// Copyright 2019 TiKV Project Authors. Licensed under Apache-2.0.

//! A generic TiKV storage engine
//!
//! This is a work-in-progress attempt to abstract all the features needed by
//! TiKV to persist its data, so that storage engines other than RocksDB may be
//! added to TiKV in the future.
//!
//! This crate **must not have any transitive dependencies on RocksDB**. The
//! RocksDB implementation is in the `engine_rocks` crate.
//!
//! In addition to documenting the API, this documentation contains a
//! description of the porting process, current design decisions and design
//! guidelines, and refactoring tips.
//!
//!
//! ## Capabilities of a TiKV engine
//!
//! TiKV engines store binary keys and values.
//!
//! Every pair lives in a [_column family_], which can be thought of as being
//! independent data stores.
//!
//! [_column family_]: https://github.com/facebook/rocksdb/wiki/Column-Families
//!
//! Consistent read-only views of the database are accessed through _snapshots_.
//!
//! Multiple writes can be committed atomically with a _write batch_.
//!
//!
//! # The TiKV engine API
//!
//! The API inherits its design from RocksDB. As support for other engines is
//! added to TiKV, it is expected that this API will become more abstract, and
//! less Rocks-specific.
//!
//! This crate is almost entirely traits, plus a few "plain-old-data" types that
//! are shared between engines.
//!
//! Some key types include:
//!
//! - [`KvEngine`] - a key-value engine, and the primary type defined by this
//!   crate. Most code that uses generic engines will be bounded over a generic
//!   type implementing `KvEngine`. `KvEngine` itself is bounded by many other
//!   traits that provide collections of functionality, with the intent that as
//!   TiKV evolves it may be possible to use each trait individually, and to
//!   define classes of engine that do not implement all collections of
//!   features.
//!
//! - [`Snapshot`] - a view into the state of the database at a moment in time.

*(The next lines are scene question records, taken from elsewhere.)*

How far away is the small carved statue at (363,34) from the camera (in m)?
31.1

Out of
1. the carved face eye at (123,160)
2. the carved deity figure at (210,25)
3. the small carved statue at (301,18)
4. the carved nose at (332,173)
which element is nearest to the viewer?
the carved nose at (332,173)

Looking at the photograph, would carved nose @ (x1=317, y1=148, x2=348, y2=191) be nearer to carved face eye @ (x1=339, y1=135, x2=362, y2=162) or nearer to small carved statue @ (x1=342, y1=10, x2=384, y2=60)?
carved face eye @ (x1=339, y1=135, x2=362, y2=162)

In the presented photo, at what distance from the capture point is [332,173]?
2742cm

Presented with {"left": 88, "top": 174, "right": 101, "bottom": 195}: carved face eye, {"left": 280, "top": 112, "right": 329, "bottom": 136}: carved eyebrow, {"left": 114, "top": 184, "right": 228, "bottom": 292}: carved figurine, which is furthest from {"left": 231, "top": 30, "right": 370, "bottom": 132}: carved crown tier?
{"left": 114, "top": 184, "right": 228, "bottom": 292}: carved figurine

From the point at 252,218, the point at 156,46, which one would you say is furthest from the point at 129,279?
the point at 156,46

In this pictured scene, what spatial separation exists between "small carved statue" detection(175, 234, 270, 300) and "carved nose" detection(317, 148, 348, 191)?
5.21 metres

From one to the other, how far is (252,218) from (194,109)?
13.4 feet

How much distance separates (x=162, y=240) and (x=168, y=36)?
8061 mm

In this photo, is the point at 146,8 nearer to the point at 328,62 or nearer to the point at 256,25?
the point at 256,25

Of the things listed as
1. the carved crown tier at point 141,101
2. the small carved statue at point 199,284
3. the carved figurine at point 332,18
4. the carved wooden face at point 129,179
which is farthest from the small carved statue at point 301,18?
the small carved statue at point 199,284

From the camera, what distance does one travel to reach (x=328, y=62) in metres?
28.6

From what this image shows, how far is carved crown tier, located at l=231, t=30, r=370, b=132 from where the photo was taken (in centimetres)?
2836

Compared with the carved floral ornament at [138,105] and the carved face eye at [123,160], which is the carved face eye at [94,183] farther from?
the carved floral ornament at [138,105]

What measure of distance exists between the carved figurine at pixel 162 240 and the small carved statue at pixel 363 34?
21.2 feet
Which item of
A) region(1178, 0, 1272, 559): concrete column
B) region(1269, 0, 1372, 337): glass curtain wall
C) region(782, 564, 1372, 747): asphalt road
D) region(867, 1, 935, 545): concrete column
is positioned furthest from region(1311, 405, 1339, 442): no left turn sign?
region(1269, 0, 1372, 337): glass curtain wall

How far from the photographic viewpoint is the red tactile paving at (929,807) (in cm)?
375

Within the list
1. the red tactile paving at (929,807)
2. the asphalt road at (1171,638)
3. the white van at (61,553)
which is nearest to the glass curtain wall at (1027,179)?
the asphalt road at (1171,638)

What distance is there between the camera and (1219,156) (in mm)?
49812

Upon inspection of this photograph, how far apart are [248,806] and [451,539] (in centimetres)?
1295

//!   For reading sets of consistent data.
//!
//! - [`Peekable`] - types that can read single values. This includes engines
//!   and snapshots.
//!
//! - [`Iterable`] - types that can iterate over the values of a range of keys,
//!   by creating instances of the TiKV-specific [`Iterator`] trait. This
//!   includes engines and snapshots.
//!
//! - [`SyncMutable`] and [`Mutable`] - types to which single key/value pairs
//!   can be written. This includes engines and write batches.
//!
//! - [`WriteBatch`] - types that can commit multiple key/value pairs in batches.
//!   A `WriteBatchExt::WriteBtach` commits all pairs in one atomic transaction.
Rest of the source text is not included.